▶ [Tareas por realizar]
1 – Reproduce al pie de la letra todo lo que va en la entrevista a Greta Gerwig desde "En poco tiempo, Greta" hasta "de ella misma.".
2 – Prosigue la entrevista a Greta Gerwig desde el punto en que termina el texto.

▶ [Fragmento del documento]
·····

En poco tiempo, Greta Gerwig (Sacramento, 1983) ha pasado de ser musa del cine independiente a alcanzar el reconocimiento del público y la crítica, sin abandonar su peculiar estilo de contar historias. Ahora se ha convertido en el icono que Hollywood necesitaba en un año teñido por los escándalos sexuales y la desigualdad de género, y marcado por las reivindicaciones femeninas. Con Lady Bird, su ópera prima en solitario (había codirigido en el 2008 Nights and weekends con Joe Swanberg), opta al Oscar a la mejor dirección. Es la historia sobre la aventura de hacerse mayor de una joven (Saoirse Ronan) que bien podría tratarse de ella misma.

-¿Qué significa para usted el éxito que está teniendo la película?

-Básicamente significa libertad para seguir haciendo lo que más me gusta. Me sorprende darme cuenta de que me apasiona tanto dirigir. Es algo que está simultáneamente bajo y fuera de mi control, y esa paradoja me resulta muy atractiva, lo mismo que la ilógica naturaleza de hacer películas. Todo el tiempo, la energía, el dinero y la gente que envuelve este proceso se convierten, al final, en un sueño.

-¿En qué se parece a Lady Bird?

·····

▶ [Entradas mostradas]
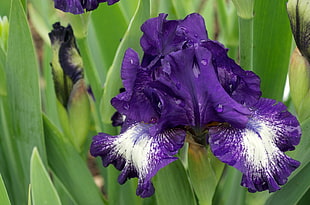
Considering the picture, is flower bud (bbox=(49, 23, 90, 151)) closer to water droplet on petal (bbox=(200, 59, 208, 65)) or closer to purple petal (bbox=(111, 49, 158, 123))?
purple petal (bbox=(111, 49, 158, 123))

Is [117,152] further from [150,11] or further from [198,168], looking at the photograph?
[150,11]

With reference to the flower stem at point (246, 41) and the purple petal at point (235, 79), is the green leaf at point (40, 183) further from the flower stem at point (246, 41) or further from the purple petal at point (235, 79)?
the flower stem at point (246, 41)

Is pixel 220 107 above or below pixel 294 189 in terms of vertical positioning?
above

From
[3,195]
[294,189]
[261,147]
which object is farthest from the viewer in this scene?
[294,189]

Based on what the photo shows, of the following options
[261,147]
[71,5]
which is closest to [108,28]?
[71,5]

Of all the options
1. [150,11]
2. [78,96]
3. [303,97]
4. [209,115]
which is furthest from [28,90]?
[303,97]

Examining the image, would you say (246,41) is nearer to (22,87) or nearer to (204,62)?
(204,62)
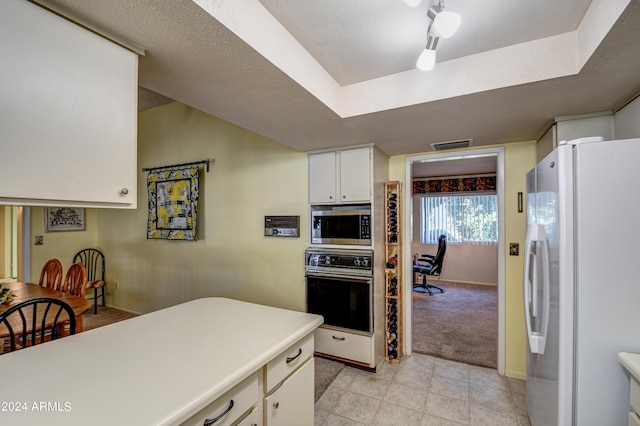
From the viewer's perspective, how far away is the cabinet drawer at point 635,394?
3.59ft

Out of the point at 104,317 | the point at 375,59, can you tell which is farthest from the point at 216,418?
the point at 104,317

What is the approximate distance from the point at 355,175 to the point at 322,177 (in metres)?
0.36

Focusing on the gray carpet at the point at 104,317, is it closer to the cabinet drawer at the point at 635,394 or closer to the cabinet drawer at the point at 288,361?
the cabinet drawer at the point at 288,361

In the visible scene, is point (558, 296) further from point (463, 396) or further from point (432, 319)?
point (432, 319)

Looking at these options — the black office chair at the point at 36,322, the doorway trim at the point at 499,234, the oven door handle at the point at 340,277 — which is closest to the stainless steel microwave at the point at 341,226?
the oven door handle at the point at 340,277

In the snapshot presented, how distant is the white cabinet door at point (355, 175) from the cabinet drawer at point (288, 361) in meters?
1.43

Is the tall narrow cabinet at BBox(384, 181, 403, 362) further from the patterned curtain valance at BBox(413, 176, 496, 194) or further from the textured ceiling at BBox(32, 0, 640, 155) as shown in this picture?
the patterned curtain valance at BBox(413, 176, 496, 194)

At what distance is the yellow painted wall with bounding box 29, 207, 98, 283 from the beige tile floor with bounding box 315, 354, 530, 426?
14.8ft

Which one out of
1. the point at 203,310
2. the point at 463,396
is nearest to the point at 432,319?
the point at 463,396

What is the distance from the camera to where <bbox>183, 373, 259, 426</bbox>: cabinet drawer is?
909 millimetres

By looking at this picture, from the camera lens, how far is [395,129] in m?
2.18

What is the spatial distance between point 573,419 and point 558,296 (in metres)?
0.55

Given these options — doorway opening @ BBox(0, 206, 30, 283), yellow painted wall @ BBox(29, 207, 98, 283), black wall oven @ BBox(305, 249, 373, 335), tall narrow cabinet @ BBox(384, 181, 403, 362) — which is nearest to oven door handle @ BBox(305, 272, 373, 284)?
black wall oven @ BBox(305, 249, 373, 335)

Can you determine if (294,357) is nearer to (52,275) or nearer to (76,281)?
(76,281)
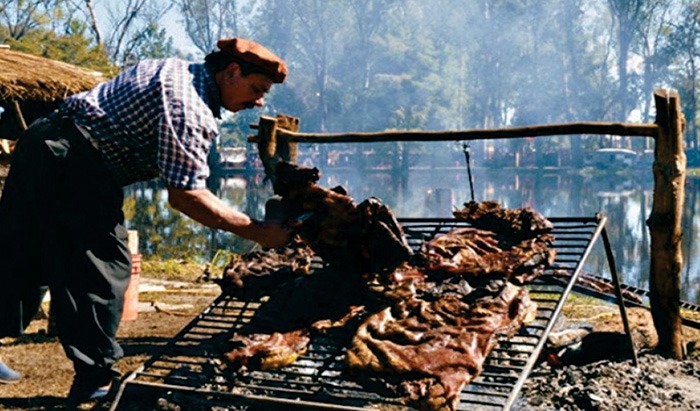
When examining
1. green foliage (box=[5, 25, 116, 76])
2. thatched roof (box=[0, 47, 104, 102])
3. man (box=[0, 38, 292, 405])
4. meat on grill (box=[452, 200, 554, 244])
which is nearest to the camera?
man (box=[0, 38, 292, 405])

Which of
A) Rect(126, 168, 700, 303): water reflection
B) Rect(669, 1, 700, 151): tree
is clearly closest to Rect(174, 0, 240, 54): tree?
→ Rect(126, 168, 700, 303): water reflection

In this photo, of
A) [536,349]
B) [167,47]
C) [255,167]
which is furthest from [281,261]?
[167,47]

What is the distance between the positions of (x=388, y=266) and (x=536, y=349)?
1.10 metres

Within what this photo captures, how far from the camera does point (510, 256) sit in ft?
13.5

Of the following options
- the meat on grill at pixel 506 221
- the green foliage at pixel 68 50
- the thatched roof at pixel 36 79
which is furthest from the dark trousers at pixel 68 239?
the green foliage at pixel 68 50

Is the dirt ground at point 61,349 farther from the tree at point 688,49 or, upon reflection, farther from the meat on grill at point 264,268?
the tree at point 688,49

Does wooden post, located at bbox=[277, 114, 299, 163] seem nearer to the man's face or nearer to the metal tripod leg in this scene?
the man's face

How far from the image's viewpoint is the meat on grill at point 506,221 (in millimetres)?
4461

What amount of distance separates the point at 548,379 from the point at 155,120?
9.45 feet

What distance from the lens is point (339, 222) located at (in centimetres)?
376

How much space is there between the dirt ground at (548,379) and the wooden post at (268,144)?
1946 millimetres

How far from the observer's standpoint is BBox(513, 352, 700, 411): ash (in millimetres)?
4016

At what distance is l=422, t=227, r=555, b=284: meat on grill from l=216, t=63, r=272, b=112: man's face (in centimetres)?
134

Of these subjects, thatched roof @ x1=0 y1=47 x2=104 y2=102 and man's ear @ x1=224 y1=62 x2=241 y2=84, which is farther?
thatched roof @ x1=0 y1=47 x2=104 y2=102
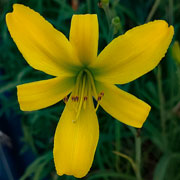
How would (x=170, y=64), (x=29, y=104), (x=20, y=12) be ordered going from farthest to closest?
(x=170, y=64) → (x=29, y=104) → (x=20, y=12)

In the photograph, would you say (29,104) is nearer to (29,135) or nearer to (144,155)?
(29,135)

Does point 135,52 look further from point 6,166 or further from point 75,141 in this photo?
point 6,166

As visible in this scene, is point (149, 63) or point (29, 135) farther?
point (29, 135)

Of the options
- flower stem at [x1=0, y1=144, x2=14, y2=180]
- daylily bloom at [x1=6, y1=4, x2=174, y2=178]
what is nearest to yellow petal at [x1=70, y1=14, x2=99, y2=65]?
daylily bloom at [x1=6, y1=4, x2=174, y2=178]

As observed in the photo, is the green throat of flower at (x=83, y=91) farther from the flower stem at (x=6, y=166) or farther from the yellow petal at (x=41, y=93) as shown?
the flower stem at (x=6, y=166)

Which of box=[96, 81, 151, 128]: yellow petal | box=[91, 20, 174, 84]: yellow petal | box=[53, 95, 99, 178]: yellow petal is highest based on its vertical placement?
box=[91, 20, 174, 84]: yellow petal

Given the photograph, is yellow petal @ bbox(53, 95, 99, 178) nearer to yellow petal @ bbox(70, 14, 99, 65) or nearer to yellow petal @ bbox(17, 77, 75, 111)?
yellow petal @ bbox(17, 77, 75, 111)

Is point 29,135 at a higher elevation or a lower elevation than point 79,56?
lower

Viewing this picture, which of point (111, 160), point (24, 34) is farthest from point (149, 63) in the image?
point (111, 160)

·····

▶ [Lista de respuestas]
1 –
En poco tiempo, Greta Gerwig (Sacramento, 1983) ha pasado de ser musa del cine independiente a alcanzar el reconocimiento del público y la crítica, sin abandonar su peculiar estilo de contar historias. Ahora se ha convertido en el icono que Hollywood necesitaba en un año teñido por los escándalos sexuales y la desigualdad de género, y marcado por las reivindicaciones femeninas. Con Lady Bird, su ópera prima en solitario (había codirigido en el 2008 Nights and weekends con Joe Swanberg), opta al Oscar a la mejor dirección. Es la historia sobre la aventura de hacerse mayor de una joven (Saoirse Ronan) que bien podría tratarse de ella misma.

2 –
-Aunque las dos fuimos a colegios católicos, no tengo mucho en común con ella. Nunca me teñí el pelo de color rosa, no me hice llamar con otro nombre y tampoco me rebelé contra las reglas del colegio. En parte, esa es la razón por la que escribí este personaje. Era una forma de explorar en la ficción algo que yo nunca fui capaz de ser y hacer en la realidad. Quería hablar de la familia y el hogar, algo que uno solo llega a entender y valorar realmente cuando se va de casa.

-La película, además, es una mirada a los muchos colores y formas que tiene el amor. ¿Qué hay de autobiográfico en todo esto?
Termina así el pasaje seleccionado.